Yes I believe Kim Sangbum is a good name. Actually I want a name that wouldn't look weird when written/read in Arabic (my novel is written in Arabic), and I think "Kim Sangbum" works. 

Thank you =]


----------



## nn.om

Anais Ninn said:


> It is very common for Korean-Americans to have westernized first name. So, Kevin Kim, David Lee, Brent Park and such would be expected. If your hero is a Korean, born and bred, you can use traditional Korean names which can be very tricky for a non-native.
> 
> What type of person is he? How do you want to portray him to be? Names like Mal-ja Kim (김 말자) sound quite unsophisticated and rural to Koreans, while Da-seul Kim (김 다슬) gives out impression that the person is quite young, for example.


 
What do you think of Davey Kim? 

Hmmm, what type of person is he? I don't know why I blushed when I tried to think of answers for you questions=p I can say he's mysterious, kind, a little arrogant... I can't say more, but tell me please what kind of impression "Kim SungBum" or "Kim Sang Bum" gives? 

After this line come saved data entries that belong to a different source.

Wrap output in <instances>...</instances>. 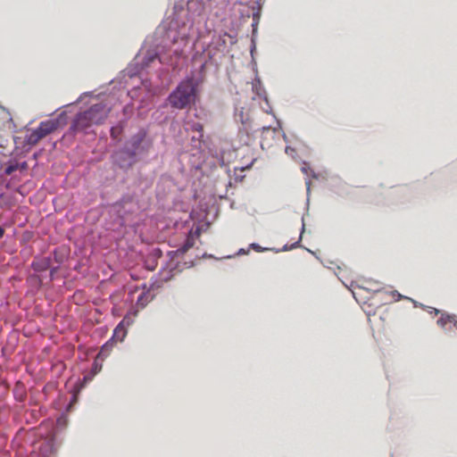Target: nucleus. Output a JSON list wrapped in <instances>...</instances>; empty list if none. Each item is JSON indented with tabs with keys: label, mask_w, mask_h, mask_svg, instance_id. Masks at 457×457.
Listing matches in <instances>:
<instances>
[{
	"label": "nucleus",
	"mask_w": 457,
	"mask_h": 457,
	"mask_svg": "<svg viewBox=\"0 0 457 457\" xmlns=\"http://www.w3.org/2000/svg\"><path fill=\"white\" fill-rule=\"evenodd\" d=\"M58 122L54 120L41 121L35 129L28 130L24 141L29 145H37L41 139L57 129Z\"/></svg>",
	"instance_id": "f03ea898"
},
{
	"label": "nucleus",
	"mask_w": 457,
	"mask_h": 457,
	"mask_svg": "<svg viewBox=\"0 0 457 457\" xmlns=\"http://www.w3.org/2000/svg\"><path fill=\"white\" fill-rule=\"evenodd\" d=\"M4 229L2 227H0V238H2L4 237Z\"/></svg>",
	"instance_id": "ddd939ff"
},
{
	"label": "nucleus",
	"mask_w": 457,
	"mask_h": 457,
	"mask_svg": "<svg viewBox=\"0 0 457 457\" xmlns=\"http://www.w3.org/2000/svg\"><path fill=\"white\" fill-rule=\"evenodd\" d=\"M112 136H113L114 134H116V131H114V129H112Z\"/></svg>",
	"instance_id": "dca6fc26"
},
{
	"label": "nucleus",
	"mask_w": 457,
	"mask_h": 457,
	"mask_svg": "<svg viewBox=\"0 0 457 457\" xmlns=\"http://www.w3.org/2000/svg\"><path fill=\"white\" fill-rule=\"evenodd\" d=\"M87 115L89 114L87 113V110L85 112H79L74 119L71 129L75 131H86L87 129L93 126Z\"/></svg>",
	"instance_id": "39448f33"
},
{
	"label": "nucleus",
	"mask_w": 457,
	"mask_h": 457,
	"mask_svg": "<svg viewBox=\"0 0 457 457\" xmlns=\"http://www.w3.org/2000/svg\"><path fill=\"white\" fill-rule=\"evenodd\" d=\"M451 324H453L457 328V316L454 315V320H452Z\"/></svg>",
	"instance_id": "f8f14e48"
},
{
	"label": "nucleus",
	"mask_w": 457,
	"mask_h": 457,
	"mask_svg": "<svg viewBox=\"0 0 457 457\" xmlns=\"http://www.w3.org/2000/svg\"><path fill=\"white\" fill-rule=\"evenodd\" d=\"M112 136H113L114 134H116V131H114V129H112Z\"/></svg>",
	"instance_id": "2eb2a0df"
},
{
	"label": "nucleus",
	"mask_w": 457,
	"mask_h": 457,
	"mask_svg": "<svg viewBox=\"0 0 457 457\" xmlns=\"http://www.w3.org/2000/svg\"><path fill=\"white\" fill-rule=\"evenodd\" d=\"M28 167V164L26 162H22L21 164H19V169L21 170H26Z\"/></svg>",
	"instance_id": "9b49d317"
},
{
	"label": "nucleus",
	"mask_w": 457,
	"mask_h": 457,
	"mask_svg": "<svg viewBox=\"0 0 457 457\" xmlns=\"http://www.w3.org/2000/svg\"><path fill=\"white\" fill-rule=\"evenodd\" d=\"M253 246L254 248H257V247H258L257 245H255V244H253Z\"/></svg>",
	"instance_id": "f3484780"
},
{
	"label": "nucleus",
	"mask_w": 457,
	"mask_h": 457,
	"mask_svg": "<svg viewBox=\"0 0 457 457\" xmlns=\"http://www.w3.org/2000/svg\"><path fill=\"white\" fill-rule=\"evenodd\" d=\"M196 129H197V130L202 129V125L197 124V125H196Z\"/></svg>",
	"instance_id": "4468645a"
},
{
	"label": "nucleus",
	"mask_w": 457,
	"mask_h": 457,
	"mask_svg": "<svg viewBox=\"0 0 457 457\" xmlns=\"http://www.w3.org/2000/svg\"><path fill=\"white\" fill-rule=\"evenodd\" d=\"M110 110L111 109L104 104L100 103L90 106L87 111L89 114L87 116L91 123L93 125H99L105 120L110 112Z\"/></svg>",
	"instance_id": "20e7f679"
},
{
	"label": "nucleus",
	"mask_w": 457,
	"mask_h": 457,
	"mask_svg": "<svg viewBox=\"0 0 457 457\" xmlns=\"http://www.w3.org/2000/svg\"><path fill=\"white\" fill-rule=\"evenodd\" d=\"M31 266L35 271L46 270L49 268V260L46 258L34 260Z\"/></svg>",
	"instance_id": "0eeeda50"
},
{
	"label": "nucleus",
	"mask_w": 457,
	"mask_h": 457,
	"mask_svg": "<svg viewBox=\"0 0 457 457\" xmlns=\"http://www.w3.org/2000/svg\"><path fill=\"white\" fill-rule=\"evenodd\" d=\"M110 110L111 109L104 104L100 103L90 106L87 111L89 114L87 116L91 123L93 125H99L105 120L110 112Z\"/></svg>",
	"instance_id": "7ed1b4c3"
},
{
	"label": "nucleus",
	"mask_w": 457,
	"mask_h": 457,
	"mask_svg": "<svg viewBox=\"0 0 457 457\" xmlns=\"http://www.w3.org/2000/svg\"><path fill=\"white\" fill-rule=\"evenodd\" d=\"M124 320H121L113 331L112 341L121 342L127 335V330L124 327Z\"/></svg>",
	"instance_id": "423d86ee"
},
{
	"label": "nucleus",
	"mask_w": 457,
	"mask_h": 457,
	"mask_svg": "<svg viewBox=\"0 0 457 457\" xmlns=\"http://www.w3.org/2000/svg\"><path fill=\"white\" fill-rule=\"evenodd\" d=\"M19 169V163L17 162H14V163H9L5 169H4V173L6 175H11L12 172H14L15 170H17Z\"/></svg>",
	"instance_id": "9d476101"
},
{
	"label": "nucleus",
	"mask_w": 457,
	"mask_h": 457,
	"mask_svg": "<svg viewBox=\"0 0 457 457\" xmlns=\"http://www.w3.org/2000/svg\"><path fill=\"white\" fill-rule=\"evenodd\" d=\"M197 95V84L193 77L183 79L170 94L168 101L171 107L185 109L195 104Z\"/></svg>",
	"instance_id": "f257e3e1"
},
{
	"label": "nucleus",
	"mask_w": 457,
	"mask_h": 457,
	"mask_svg": "<svg viewBox=\"0 0 457 457\" xmlns=\"http://www.w3.org/2000/svg\"><path fill=\"white\" fill-rule=\"evenodd\" d=\"M195 245V238L192 233L190 232L189 235L187 237V240L185 244L178 249V252L180 253H185L187 252L190 248H192Z\"/></svg>",
	"instance_id": "6e6552de"
},
{
	"label": "nucleus",
	"mask_w": 457,
	"mask_h": 457,
	"mask_svg": "<svg viewBox=\"0 0 457 457\" xmlns=\"http://www.w3.org/2000/svg\"><path fill=\"white\" fill-rule=\"evenodd\" d=\"M452 320H454V315H445L443 314L438 320L437 324L443 328H446L447 324H451Z\"/></svg>",
	"instance_id": "1a4fd4ad"
}]
</instances>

So, in the end of the day I found myself enjoying looking for a name for my Korean hero =] so fun!  Thank you everyone.


----------



## henriyo

pizzi88g said:


> I know I'm explaining this with weird example, but for some reasons, some foreigners like the 'shape' of hangul. haha



Korean Dramas and the shape of hangul are most interesting stuffs about korean...then come the traditional costumes (for woman) I love to learn hangul.


----------